2. Diukur dari “ Tingkat menerima manfaat”, misalnya kebajikan yang dilakukan A hanya seorang yang mendapatkan manfaatnya sedangkan yang dilakukan B banyak orang yang mendapatkan manfaatnya, tentu saja B lebih unggul dari pada A , Misalkan pula C seorang yang cara hidupnya tidak benar, gemar berjudi dan perbuatan maksiat lainnya, hutangnya setumpuk, Lalu A dengan uangnya melunasi hutangnya sehingga C tertolong dari tuntutan hukum, Sebaliknya B dengan kata tuturnya memberikan pengarahan dan nasehat, sehingga C sadar dan berjalan di arah yang benar, dan selanjutnya C hidup bahagia. A dan B sama-sama memberkan manfaat pada seseorang menanam karma baik, tetapi A hanya untuk sementara memberikan manfaat pada C, sedangkan B untuk selamanya memberikan manfaat pada C, jelaslah pahala B lebih besar. Jadi belum tentu hanya dengan “UANG” barulah dapat melakukan amal kebajikan.

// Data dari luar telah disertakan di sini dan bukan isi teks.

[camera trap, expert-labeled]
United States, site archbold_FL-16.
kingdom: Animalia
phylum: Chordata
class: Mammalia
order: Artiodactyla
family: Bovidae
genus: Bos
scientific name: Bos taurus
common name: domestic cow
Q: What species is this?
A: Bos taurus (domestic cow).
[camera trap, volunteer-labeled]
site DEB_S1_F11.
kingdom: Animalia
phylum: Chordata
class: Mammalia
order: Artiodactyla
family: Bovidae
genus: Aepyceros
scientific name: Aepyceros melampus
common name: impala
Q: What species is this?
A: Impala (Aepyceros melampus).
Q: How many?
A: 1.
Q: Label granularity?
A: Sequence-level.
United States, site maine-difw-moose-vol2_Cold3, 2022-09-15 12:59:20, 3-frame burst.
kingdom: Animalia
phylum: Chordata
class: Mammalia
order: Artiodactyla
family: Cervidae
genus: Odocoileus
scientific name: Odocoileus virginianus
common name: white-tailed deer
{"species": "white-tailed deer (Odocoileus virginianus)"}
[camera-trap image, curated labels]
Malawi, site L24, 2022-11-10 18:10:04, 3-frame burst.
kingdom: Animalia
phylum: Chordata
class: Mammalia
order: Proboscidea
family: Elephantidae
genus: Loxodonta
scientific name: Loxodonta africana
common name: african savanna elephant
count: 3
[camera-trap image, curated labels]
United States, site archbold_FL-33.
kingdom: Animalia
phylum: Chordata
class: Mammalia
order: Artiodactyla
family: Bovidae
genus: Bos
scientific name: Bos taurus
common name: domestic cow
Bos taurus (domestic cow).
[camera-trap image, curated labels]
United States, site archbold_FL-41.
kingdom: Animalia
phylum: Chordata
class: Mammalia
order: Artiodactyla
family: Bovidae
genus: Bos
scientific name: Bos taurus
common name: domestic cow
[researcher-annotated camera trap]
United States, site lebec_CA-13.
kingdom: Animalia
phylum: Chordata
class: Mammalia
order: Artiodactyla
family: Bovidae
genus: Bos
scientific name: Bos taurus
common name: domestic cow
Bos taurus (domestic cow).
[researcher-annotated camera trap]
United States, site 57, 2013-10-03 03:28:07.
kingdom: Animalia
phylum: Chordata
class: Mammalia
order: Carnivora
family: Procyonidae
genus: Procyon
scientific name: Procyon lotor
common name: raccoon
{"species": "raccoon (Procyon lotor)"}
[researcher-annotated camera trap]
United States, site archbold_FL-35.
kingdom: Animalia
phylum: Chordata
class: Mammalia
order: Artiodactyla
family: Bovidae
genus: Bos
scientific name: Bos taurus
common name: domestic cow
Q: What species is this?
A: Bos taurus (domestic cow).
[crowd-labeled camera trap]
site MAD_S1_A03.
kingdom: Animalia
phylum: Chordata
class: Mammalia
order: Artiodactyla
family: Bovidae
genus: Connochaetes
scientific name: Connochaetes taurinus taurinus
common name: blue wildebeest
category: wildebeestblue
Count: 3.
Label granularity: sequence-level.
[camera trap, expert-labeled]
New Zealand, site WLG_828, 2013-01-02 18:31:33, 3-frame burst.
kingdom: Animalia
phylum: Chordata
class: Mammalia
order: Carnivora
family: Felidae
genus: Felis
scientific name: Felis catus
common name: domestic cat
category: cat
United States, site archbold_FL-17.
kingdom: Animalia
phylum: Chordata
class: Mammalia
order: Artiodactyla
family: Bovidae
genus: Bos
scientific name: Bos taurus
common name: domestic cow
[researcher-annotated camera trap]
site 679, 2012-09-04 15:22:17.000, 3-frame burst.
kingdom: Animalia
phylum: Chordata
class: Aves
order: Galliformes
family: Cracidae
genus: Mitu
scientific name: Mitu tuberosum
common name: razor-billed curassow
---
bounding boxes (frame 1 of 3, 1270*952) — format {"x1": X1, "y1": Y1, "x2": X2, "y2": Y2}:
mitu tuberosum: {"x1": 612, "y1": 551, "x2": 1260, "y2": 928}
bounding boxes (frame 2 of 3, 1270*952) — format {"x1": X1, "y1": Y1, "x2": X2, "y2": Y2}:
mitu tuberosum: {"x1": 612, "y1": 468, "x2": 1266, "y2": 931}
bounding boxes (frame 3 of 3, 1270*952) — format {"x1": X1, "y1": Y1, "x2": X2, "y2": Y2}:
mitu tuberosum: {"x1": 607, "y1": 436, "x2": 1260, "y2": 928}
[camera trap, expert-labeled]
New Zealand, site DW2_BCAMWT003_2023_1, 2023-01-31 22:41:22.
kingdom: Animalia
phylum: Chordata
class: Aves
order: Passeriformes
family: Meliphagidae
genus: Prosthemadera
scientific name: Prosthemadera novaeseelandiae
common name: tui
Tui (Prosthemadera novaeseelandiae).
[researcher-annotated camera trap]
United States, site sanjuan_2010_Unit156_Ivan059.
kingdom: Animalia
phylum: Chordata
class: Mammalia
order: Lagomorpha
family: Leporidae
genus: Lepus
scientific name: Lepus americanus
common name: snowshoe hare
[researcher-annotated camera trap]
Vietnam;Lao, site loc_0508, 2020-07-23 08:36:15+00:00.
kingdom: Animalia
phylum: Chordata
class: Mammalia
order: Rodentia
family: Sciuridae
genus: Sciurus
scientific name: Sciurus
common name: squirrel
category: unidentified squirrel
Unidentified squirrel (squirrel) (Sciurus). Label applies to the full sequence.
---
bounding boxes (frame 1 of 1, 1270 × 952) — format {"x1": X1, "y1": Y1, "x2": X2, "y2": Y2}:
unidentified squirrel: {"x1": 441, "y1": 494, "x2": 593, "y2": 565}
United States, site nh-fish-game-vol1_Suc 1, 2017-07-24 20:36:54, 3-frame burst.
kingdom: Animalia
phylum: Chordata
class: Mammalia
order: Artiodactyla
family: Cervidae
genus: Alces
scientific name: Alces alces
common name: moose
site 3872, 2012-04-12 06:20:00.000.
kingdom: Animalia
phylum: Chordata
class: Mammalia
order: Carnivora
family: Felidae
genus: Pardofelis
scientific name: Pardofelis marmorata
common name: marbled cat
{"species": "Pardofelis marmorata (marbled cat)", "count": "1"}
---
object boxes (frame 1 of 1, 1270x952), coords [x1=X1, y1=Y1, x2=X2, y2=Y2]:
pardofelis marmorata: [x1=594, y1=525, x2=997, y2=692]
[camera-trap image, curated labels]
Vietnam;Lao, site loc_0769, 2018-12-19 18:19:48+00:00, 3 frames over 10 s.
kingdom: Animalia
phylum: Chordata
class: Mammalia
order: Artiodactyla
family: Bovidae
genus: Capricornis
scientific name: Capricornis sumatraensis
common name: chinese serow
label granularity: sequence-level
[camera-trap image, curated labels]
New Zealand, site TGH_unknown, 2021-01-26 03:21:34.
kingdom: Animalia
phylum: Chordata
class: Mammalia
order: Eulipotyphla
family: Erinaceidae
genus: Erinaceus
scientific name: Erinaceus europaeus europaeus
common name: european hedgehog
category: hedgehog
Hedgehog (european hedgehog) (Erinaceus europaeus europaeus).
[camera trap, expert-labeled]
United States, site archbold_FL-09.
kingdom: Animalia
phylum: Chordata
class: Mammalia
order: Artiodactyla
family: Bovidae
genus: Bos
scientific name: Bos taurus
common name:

Kedua cara mengukur di atas itu masih di titik beratkan pada “ Titik Tolah Hati” . Tegasnya , belum tentu hanya si kaya yag dapat berbuat amal, si miskinpun asalkan dengan “ KESUNGGUHAN HATI” melakukannya, hasilnya akan melebihi si kaya, Jadi dengan “ Mengeluarkan Hati” Lebih berharga dari pada” Mengeluarkan Uang”.